If tax collection reached historic highs, a budget proposed by Gov. Phil Murphy would reduce the total amount of spending provided by one-off sources of revenue.

However, recently published details of the budget indicate that it will continue to rely on significant appropriations from budgetary reserves to achieve balanced revenues.

Budget figures obtained by NJ Spotlight News through a request for public records show that Murphy requires that approximately 5% of annual expenses be backed up as known as one-off sources of income during the fiscal year beginning in July.

Major credit rating agencies and other fiscal security guards typically like to see that annual expenses coincide with annual revenues; they often see a high dependence on one-time sources of income, which they call “one-time,” a sign of trouble.

New Jersey has seen a surge in tax collection in recent months, and according to a nearly $ 49 billion spending plan announced by Murphy earlier this month, the percentage of total spending supported by one-off receipts will be about halved from the last two the financial years of the state. .

How much?

However, budget documents show that about $ 2.5 billion in revenue will continue to come from one-time sources – including the general surplus of the state fund – to support the overall increase in annual spending of $ 2.5 billion per year proposed by Murphy .

MP Hal Wirts: “We are still spending more than we are getting.”

New Jersey got its own the first credit rating boost in nearly two decades earlier this year after the completion of Fr. multibillion-dollar debt initiative. But Republicans took advantage of the administration’s continued reliance on one-off sources of revenue when they criticized the governor’s proposed budget and a broader solution to fiscal issues.

Credit: (NJ Assembly GOP)
March 8, 2022: Republican Hal Wirth in the rostrum responds to Gov. Phil Murphy’s budget plan, accompanied by other Republicans, Senator Declan O’Scanlan at the center and Stephen Oroch.

“We are still spending more than we accept,” said Assembly member Hal Wirts (R-Sussex), discussing Murphy’s spending plan in the House of Representatives earlier this month.

“The first thing we need to do is get a structural deficit (solve) and start spending within our means,” Wirts said.

Although a small amount of one-time spending is expected in any government spending plan, New Jersey has often received poor marks from groups such as the non-partisan Walker Alliance, which regularly rank states based on their fiscal practicesincluding whether they use one-time transfers of funds to maintain a balance of expenses.

One Shot Problem

One-off cases create a structural budget gap that is likely to need to be filled in the coming years. Using a budget surplus as a one-time source of revenue also means that less total funding is available as hedging against unforeseen expenditure needs or revenue losses, such as those that hit the state budget in 2020 at the start of the COVID-19 pandemic.

Murphy, a second-term Democrat, aimed to reduce the state’s dependence on one-time income before the pandemic caused a short-term budget deficit that led to mid-year spending cuts in 2020 of about $ 1 billion.

Murphy once said that one-time income “can help balance books in one year, but always – always – leads to a frantic struggle to close an even bigger hole in the next.”

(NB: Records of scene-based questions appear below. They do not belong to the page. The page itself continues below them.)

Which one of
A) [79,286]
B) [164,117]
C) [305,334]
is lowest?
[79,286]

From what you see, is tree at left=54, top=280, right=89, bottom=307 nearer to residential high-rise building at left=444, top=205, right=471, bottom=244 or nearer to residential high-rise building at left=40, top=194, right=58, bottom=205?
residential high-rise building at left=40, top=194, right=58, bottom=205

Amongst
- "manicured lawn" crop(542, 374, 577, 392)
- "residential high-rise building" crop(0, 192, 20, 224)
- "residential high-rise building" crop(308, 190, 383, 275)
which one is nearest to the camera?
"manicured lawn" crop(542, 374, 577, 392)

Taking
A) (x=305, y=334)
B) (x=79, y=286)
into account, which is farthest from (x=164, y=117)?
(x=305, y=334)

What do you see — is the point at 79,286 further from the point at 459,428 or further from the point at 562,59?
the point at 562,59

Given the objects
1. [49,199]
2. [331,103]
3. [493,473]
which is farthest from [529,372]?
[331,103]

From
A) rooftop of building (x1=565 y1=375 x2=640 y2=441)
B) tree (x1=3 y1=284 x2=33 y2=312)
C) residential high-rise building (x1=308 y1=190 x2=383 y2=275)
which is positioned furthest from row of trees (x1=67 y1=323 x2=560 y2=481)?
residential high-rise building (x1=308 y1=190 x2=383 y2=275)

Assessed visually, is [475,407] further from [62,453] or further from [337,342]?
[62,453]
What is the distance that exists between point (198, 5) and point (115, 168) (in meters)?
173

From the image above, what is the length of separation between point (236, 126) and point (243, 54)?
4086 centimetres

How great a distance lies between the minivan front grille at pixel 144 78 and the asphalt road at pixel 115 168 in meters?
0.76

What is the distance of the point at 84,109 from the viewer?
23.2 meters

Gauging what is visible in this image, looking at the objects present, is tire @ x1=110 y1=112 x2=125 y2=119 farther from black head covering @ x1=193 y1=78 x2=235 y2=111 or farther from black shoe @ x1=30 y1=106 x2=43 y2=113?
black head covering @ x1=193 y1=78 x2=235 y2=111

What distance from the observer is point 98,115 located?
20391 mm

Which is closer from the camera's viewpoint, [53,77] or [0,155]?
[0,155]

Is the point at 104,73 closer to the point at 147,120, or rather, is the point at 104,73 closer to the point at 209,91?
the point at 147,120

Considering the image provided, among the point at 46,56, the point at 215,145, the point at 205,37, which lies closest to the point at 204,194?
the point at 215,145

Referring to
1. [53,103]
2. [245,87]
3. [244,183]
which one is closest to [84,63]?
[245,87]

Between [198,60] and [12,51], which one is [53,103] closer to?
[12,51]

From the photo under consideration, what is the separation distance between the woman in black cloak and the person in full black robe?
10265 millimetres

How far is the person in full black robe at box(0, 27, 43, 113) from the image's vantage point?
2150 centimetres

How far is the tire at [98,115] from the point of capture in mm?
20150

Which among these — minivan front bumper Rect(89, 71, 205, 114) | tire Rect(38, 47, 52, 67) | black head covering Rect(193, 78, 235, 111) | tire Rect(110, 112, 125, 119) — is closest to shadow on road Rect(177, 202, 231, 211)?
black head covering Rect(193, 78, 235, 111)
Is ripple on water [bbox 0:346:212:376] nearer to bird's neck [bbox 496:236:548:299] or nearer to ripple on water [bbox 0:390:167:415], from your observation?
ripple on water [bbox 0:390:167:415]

In general, according to budget documents, Murphy’s budget for fiscal year 2023 provides for “expenditure” of $ 2 billion. At the same time, the total surplus projected at the end of this fiscal year is $ 4.2 billion.

“The proposed budget for fiscal year 2023 balances critical spending with a reliable surplus of $ 4.2 billion, more than 10 times the surplus for fiscal year 2018 and nearly 9% of the total budget,” said Finance Ministry spokeswoman Daniel. Curry.

Murphy hit Christy

The Treasury also credits as a one-time revenue of $ 300 million in business tax, which will be levied during the 2023 fiscal year. It is expected that these revenues will not be repeated in the next financial year, when the allowance for highly profitable enterprises is planned before sunset.

Before the pandemic, Murphy, a former Wall Street chief, said the key policy goal was less than 2% of annual spending tied to one-time income.

He told lawmakers in a speech on the 2020 budget that one-off revenues “can help balance books in one year, but always – always – lead to a frantic struggle to close an even bigger hole in the next.”

During the same speech, Murphy also targeted his Republican predecessor Chris Christie, saying the former governor often used single shots in a “desperate attempt to get New Jersey residents to believe the state is on solid ground.”

Asked whether a one-time allocation of less than 2% of planned annual spending is still a political goal of the Murphy administration, Curry said: “Reducing reliance on one-off resources remains a goal.

“The new proposed budget is more than halving these resources compared to last year,” she said.